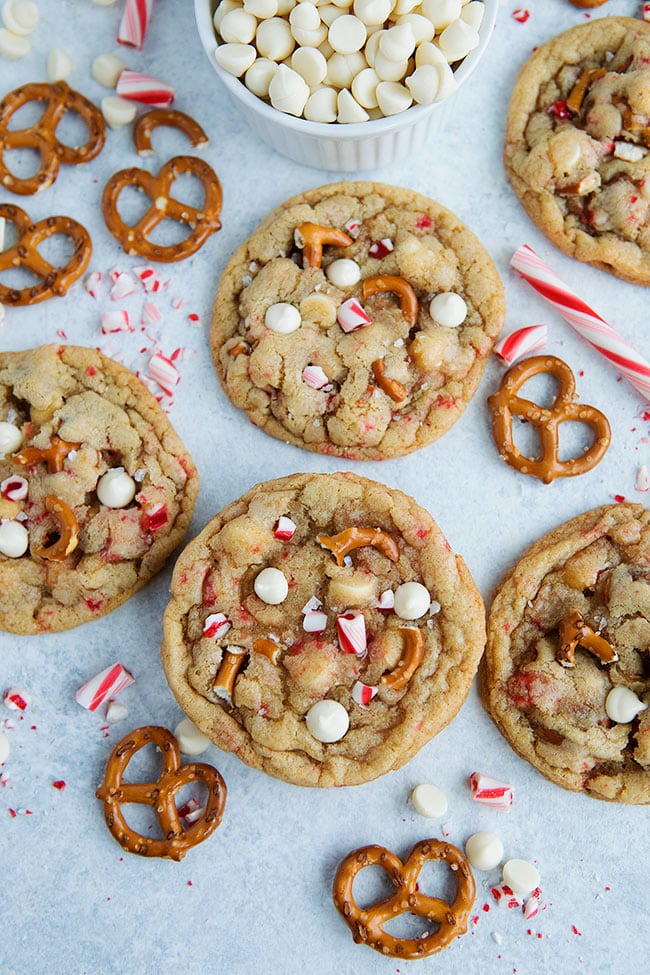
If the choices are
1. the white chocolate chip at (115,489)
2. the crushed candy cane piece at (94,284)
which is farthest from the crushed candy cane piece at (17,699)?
the crushed candy cane piece at (94,284)

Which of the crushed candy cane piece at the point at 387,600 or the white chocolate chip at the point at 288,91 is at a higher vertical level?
the white chocolate chip at the point at 288,91

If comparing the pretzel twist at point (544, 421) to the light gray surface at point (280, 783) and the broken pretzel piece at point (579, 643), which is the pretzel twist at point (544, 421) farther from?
the broken pretzel piece at point (579, 643)

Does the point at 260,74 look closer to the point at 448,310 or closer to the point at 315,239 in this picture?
the point at 315,239

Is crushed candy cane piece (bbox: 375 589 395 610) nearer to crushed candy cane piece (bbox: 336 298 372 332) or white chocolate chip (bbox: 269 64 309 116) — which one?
crushed candy cane piece (bbox: 336 298 372 332)

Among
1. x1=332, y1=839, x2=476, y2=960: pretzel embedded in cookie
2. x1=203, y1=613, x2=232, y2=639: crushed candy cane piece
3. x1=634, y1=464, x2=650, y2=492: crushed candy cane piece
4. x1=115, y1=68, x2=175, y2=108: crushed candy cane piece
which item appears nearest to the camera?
x1=203, y1=613, x2=232, y2=639: crushed candy cane piece

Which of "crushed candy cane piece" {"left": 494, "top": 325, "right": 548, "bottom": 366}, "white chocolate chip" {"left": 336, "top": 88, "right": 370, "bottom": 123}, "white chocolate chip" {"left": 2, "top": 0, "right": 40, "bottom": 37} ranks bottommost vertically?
"crushed candy cane piece" {"left": 494, "top": 325, "right": 548, "bottom": 366}

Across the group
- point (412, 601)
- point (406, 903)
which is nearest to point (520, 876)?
point (406, 903)

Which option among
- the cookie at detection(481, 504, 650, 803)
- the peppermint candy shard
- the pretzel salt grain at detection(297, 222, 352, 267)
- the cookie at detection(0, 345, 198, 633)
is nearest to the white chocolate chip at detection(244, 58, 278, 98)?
the pretzel salt grain at detection(297, 222, 352, 267)
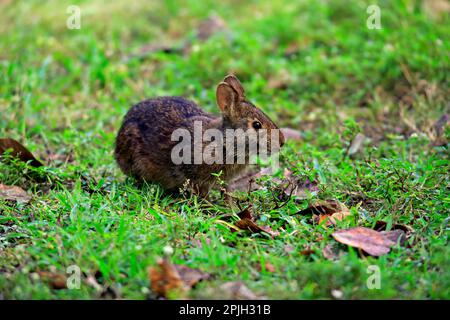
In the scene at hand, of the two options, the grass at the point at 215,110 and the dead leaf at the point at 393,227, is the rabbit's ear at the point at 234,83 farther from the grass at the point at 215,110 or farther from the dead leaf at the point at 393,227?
the dead leaf at the point at 393,227

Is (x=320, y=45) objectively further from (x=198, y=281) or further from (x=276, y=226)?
(x=198, y=281)

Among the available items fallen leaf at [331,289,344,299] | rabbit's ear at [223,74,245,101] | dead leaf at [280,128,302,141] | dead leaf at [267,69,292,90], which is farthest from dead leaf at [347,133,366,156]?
fallen leaf at [331,289,344,299]

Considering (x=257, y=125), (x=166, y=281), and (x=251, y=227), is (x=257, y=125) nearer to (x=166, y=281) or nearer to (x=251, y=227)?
(x=251, y=227)

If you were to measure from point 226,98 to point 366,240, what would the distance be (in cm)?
203

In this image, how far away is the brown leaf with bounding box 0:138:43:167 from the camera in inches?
235

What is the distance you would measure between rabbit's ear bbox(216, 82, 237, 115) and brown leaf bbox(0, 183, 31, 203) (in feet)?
6.41

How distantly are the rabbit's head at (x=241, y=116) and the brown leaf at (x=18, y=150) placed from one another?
1905 mm

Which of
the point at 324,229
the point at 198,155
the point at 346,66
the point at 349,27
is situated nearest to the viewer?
the point at 324,229

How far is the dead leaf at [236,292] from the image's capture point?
3.79 metres

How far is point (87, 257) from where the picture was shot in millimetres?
4062

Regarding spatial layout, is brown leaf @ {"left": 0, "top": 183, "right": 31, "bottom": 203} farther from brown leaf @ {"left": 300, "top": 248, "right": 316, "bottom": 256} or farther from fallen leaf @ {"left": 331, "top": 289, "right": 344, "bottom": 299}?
fallen leaf @ {"left": 331, "top": 289, "right": 344, "bottom": 299}
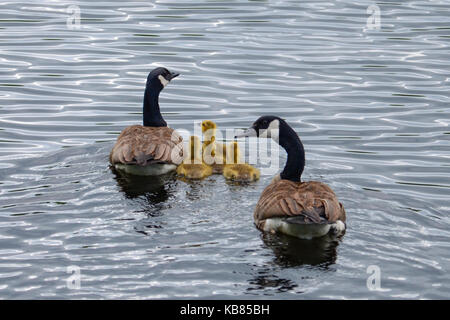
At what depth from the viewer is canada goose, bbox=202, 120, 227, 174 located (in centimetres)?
1546

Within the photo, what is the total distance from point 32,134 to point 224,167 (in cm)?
455

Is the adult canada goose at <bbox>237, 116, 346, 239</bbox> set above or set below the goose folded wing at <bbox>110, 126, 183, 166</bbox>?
below

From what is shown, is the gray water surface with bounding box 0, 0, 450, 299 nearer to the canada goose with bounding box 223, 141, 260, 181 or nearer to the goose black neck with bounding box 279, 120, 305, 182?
the canada goose with bounding box 223, 141, 260, 181

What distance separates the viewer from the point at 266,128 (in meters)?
13.7

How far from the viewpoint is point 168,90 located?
70.0 ft

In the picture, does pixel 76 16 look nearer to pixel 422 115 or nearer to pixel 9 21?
pixel 9 21

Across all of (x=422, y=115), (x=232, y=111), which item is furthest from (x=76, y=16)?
(x=422, y=115)

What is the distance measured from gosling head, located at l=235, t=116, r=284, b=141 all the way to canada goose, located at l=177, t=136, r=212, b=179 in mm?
1357

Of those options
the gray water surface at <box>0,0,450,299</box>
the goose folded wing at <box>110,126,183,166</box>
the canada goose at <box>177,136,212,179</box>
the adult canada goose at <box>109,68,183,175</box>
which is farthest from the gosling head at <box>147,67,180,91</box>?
the canada goose at <box>177,136,212,179</box>

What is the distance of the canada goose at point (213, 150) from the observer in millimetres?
15461

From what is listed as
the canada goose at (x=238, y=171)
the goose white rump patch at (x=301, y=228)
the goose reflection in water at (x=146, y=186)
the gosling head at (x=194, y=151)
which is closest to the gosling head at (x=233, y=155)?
the canada goose at (x=238, y=171)

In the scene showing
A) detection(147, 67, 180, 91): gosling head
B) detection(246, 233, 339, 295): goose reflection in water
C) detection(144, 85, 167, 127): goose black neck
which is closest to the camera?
detection(246, 233, 339, 295): goose reflection in water

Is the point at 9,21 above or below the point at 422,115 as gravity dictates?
above

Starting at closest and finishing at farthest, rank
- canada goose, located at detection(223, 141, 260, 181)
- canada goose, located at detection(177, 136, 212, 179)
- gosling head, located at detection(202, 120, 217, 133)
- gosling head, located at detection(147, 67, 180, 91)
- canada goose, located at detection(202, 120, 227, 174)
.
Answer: canada goose, located at detection(223, 141, 260, 181), canada goose, located at detection(177, 136, 212, 179), canada goose, located at detection(202, 120, 227, 174), gosling head, located at detection(202, 120, 217, 133), gosling head, located at detection(147, 67, 180, 91)
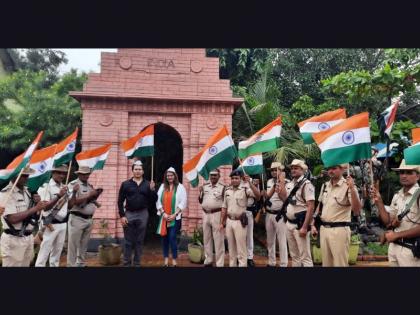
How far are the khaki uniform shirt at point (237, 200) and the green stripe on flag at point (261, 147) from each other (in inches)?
25.4

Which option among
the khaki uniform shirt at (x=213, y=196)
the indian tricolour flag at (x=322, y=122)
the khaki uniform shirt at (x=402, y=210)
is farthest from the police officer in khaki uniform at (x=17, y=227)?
the khaki uniform shirt at (x=402, y=210)

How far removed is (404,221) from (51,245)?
5.12m

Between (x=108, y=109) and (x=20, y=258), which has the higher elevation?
(x=108, y=109)

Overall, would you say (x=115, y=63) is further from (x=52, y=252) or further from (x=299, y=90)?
(x=299, y=90)

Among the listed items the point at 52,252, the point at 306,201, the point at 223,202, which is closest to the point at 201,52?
the point at 223,202

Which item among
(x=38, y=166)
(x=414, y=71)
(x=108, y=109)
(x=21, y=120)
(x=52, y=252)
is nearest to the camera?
(x=38, y=166)

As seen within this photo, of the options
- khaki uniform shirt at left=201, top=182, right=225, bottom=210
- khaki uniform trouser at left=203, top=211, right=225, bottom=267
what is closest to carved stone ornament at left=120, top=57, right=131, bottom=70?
khaki uniform shirt at left=201, top=182, right=225, bottom=210

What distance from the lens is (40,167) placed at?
217 inches

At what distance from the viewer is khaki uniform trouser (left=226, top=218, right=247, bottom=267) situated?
620cm

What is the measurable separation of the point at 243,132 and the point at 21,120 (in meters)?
6.61

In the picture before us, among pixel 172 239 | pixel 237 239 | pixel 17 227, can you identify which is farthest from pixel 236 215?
pixel 17 227

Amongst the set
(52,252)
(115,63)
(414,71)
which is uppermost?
(115,63)

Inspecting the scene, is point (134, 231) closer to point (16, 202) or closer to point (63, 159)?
point (63, 159)

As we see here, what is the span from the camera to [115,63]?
8641 mm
:::::
Set exercise:
Rewrite the entries starting at the line that contains "As we see here, what" and ending at the last of the entries, replacing "span" with "distance" and leaving everything else unchanged.

Result below:
As we see here, what is the distance from the camera to [115,63]?
8641 mm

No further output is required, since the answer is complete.